The result: mortgage rates started 2026 at their lowest level since 2022 and never breached 7% during the conflict. Borrowers got a reprieve that had nothing to do with the Fed's policy stance and everything to do with the return of liquidity in the mortgage-backed securities market.
For commercial real estate, the lesson is direct. The cost of debt is not simply a function of the Fed funds rate. It is a function of the spread, and the spread is a function of liquidity, risk appetite, and balance-sheet capacity in the capital markets that actually fund loans.
When mortgage spreads compress, residential borrowers benefit. When they widen, commercial borrowers feel the pinch in conduit lending, bank pricing, and agency execution. The same dynamic that kept housing alive through the Iran shock is the dynamic that determines whether a multifamily refinance pencils at a 1.25 DSCR or a 1.15.

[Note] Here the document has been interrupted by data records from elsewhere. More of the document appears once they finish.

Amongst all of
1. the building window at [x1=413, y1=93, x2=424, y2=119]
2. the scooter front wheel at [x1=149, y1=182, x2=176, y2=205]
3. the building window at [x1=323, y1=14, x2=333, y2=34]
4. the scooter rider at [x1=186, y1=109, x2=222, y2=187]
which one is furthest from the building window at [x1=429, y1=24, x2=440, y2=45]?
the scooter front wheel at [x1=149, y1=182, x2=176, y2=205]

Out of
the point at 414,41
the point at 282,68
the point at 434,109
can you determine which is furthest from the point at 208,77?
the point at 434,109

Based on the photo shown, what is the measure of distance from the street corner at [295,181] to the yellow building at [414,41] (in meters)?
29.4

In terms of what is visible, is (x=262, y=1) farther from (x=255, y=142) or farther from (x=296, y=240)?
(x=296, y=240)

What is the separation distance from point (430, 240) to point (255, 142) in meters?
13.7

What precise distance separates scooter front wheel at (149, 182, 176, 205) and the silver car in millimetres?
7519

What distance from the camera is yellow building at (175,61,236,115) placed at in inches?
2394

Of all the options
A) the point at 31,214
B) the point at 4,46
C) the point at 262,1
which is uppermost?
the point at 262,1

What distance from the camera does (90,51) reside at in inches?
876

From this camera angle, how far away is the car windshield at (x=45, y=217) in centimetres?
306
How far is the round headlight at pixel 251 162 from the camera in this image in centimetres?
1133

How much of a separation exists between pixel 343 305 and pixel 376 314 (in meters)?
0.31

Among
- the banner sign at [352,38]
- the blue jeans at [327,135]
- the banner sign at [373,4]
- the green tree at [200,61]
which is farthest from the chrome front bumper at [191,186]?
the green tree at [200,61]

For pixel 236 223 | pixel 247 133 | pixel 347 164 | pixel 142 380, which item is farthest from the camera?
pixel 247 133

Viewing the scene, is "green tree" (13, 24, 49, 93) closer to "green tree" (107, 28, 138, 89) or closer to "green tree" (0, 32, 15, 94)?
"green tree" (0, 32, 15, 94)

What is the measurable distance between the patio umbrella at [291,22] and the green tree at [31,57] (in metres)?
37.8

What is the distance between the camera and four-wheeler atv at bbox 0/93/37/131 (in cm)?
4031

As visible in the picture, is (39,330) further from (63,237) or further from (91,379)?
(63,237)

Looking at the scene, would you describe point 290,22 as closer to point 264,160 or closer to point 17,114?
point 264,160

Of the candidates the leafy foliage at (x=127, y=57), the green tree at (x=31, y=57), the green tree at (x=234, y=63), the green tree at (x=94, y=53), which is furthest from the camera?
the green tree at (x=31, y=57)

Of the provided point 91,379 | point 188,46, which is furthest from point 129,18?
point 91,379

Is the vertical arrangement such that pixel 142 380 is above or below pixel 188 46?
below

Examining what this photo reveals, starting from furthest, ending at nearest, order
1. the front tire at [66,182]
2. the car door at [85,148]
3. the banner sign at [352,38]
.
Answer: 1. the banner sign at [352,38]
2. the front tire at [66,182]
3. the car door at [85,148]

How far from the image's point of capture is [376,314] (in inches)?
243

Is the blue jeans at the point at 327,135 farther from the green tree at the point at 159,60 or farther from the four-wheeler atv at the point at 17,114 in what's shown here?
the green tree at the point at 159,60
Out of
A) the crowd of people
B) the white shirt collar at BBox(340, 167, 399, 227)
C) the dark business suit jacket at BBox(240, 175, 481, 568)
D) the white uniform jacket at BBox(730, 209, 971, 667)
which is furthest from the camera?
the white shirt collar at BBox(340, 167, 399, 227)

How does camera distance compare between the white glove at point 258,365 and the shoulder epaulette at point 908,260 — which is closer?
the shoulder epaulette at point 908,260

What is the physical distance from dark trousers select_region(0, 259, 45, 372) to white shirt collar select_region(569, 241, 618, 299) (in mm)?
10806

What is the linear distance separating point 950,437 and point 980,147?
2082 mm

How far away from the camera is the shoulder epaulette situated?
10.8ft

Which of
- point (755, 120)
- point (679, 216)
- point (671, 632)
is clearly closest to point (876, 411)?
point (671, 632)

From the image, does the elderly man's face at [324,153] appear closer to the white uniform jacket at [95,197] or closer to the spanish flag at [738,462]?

The data from the first half of 2026 shows that demand held up not because the economy was strong, but because the capital markets were functioning. Purchase applications saw 10 positive week-to-week prints and 22 positive year-over-year prints. Weekly pending sales, despite a slight year-over-year dip on a hard comp, remained in a range that supports transaction volume.
This is not a story of robust demand. It is a story of demand that was not destroyed by the cost of capital. That distinction matters for anyone underwriting a deal today.
Who benefits? Borrowers with floating-rate exposure who avoided a rate spike. Lenders who locked execution early in the year. And any sponsor who refinanced before the conflict widened spreads again.
Who is exposed? Anyone underwriting a deal that assumes spreads will stay this tight. The Iran conflict is behind us, but the next shock may not be so kind. If spreads widen again, mortgage rates could push past 7% even if the 10-year yield stays flat. That would compress demand, slow absorption, and pressure the refinance pipeline.
The market should watch the spread, not the Fed. The Fed sets the short end. The capital markets set the cost of long-term debt. And in the first half of 2026, the capital markets did the heavy lifting.
The question for the second half is whether that liquidity holds. If it does, housing can absorb the next shock. If it does not, the spread will become the story again.